Il giardino era il suo microcosmo dove “facendomi guidare dall’olfatto trovavo le prime violette e i gigli, che gioia perdermi fra i fiori, girovagare felice da un posto all’altro”.
Un altro territorio da esplorare era la cucina dove la piccola impastava panini, aiutava a fare il gelato, macinare il caffè e dare da mangiare alle galline e ai tacchini.
Gli anni passavano mentre Helen cresceva e con lei il desiderio di esprimersi. I fallimenti che derivavano “dall’impossibilità di farmi capire erano seguiti da eccessi di rabbia”. La frustrazione era tanta e l’amore e la sollecitudine dei genitori non erano sufficienti per garantire un futuro adeguato e soddisfacente alla bambina che chiedeva di poter comunicare e “vedere” il mondo.
“Mi sono abituata al silenzio e all’oscurità che mi circondava, dimenticando quanto fosse diverso il prima, fino a quando non arrivò lei, la mia insegnante, che liberò il mio spirito”.
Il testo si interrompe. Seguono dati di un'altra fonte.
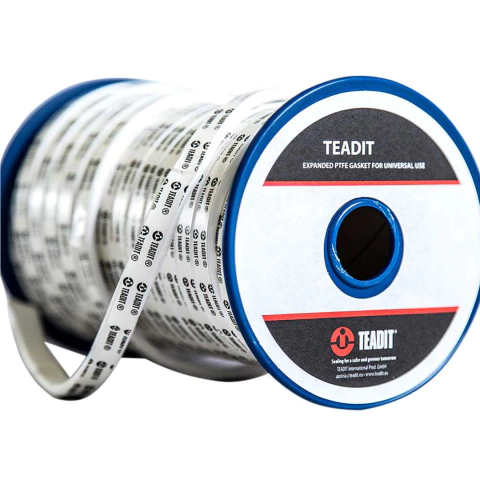 Quimflex 24b Teadit Ptfe Expandido 1,0 X 1,0 X 50m - comprar online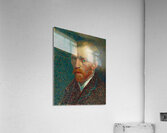 Vincent van Gogh   Self Portrait Acrylic Print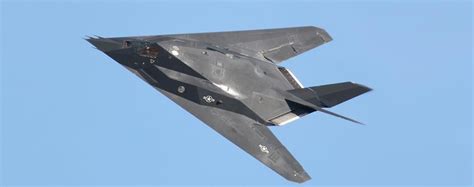 The fleet of what were once the most advanced jets in the world is set. 初代ステルス機F-117 、退役後も運用されている理由は？ : ZAPZAP!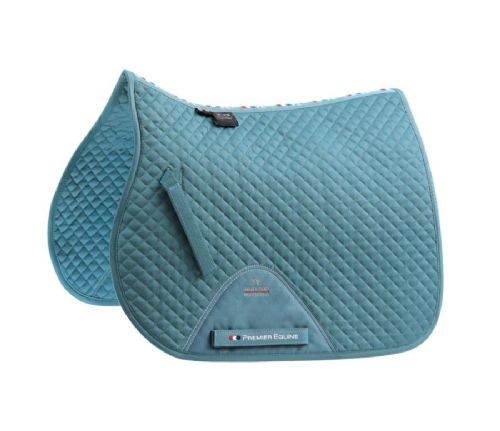 Premier Equine Pony GP Cotton Saddlecloth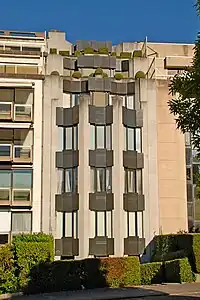 Rue de Belle-Vue 24(1977-1978).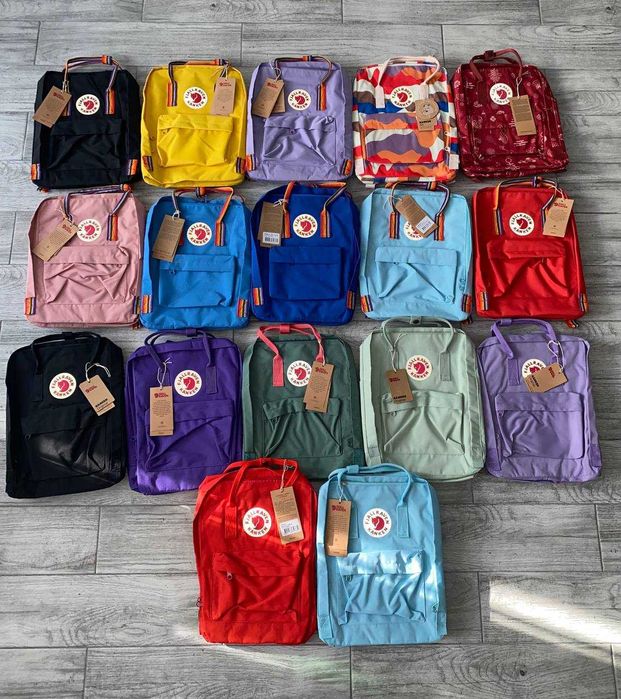 Ліцензійний!АКЦІЯ.Рюкзаки Канкен, (kanken) fjallraven Львів, опт, дроп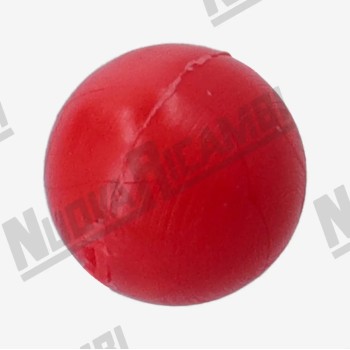 Червона кулька рівня води - Ø 5,8мм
Nel marzo del 1887, “il giorno che ricordo come il più importante della mia vita” pochi giorni prima che Helen compisse sette anni, Annie Mansfield Sullivan giunse dai Keller e da quel momento una nuova percezione avrebbe illuminato la vita della bambina. Annie, una delle primissime insegnanti capaci di affrontare alunni ciechi e sordi alla Perkins School for the Blind di Watertown nel Massachusetts, insegnava compitando nel palmo della mano della bambina le lettere, linguaggio che la piccola apprendeva in modo veloce e vorace. Il passo successivo era stato imparare a leggere e spesso le lezioni si svolgevano all’aperto.
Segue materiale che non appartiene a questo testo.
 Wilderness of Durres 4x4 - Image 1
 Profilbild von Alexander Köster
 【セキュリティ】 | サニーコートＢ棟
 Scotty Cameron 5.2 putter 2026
La piccola alunna non avrebbe mai dimenticato l’estrema sensibilità e abilità della sua insegnante, le due donne rimasero, infatti, amiche per tutta la vita. Ha dell’incredibile quello che questa donna riuscì a fare e ottenere nella sua straordinaria vita, insegnante e scrittrice, attivista e suffragetta, avvocato, nonostante la grave menomazione. La sua esistenza dimostra che con la volontà e l’impegno si può raggiungere tutto anche in condizione di disagio.
Nel libro, dal quale è stato tratto un bellissimo film “Anna dei miracoli” (1962) di Arthur Penn con protagoniste nel ruolo dell’insegnante Anne Bancroft e in quello di Helen Patty Duke entrambe vincitrici dell’Oscar, con schiettezza e lucidità e senza mai cadere nel pietismo e vittimismo narra la vita di Helen Keller fino all’ammissione al Radcliffe College, sezione femminile dell’università di Harvard nel Massachusetts.
Il volume, pubblicato per la prima volta nel 1903, in Italia fu editato nel 1907 per iniziativa della Tipografia Domenicana. In seguito ristampato da vari editori, dopo circa trent’anni di assenza il romanzo è stato rieditato nella collana “Gli intramontabili” delle edizioni e/o con una nuova traduzione a cura di Maddalena Gentili.
“Se abbiamo visto almeno una volta, la luce e quello che ci ha mostrato, ci appartengono”.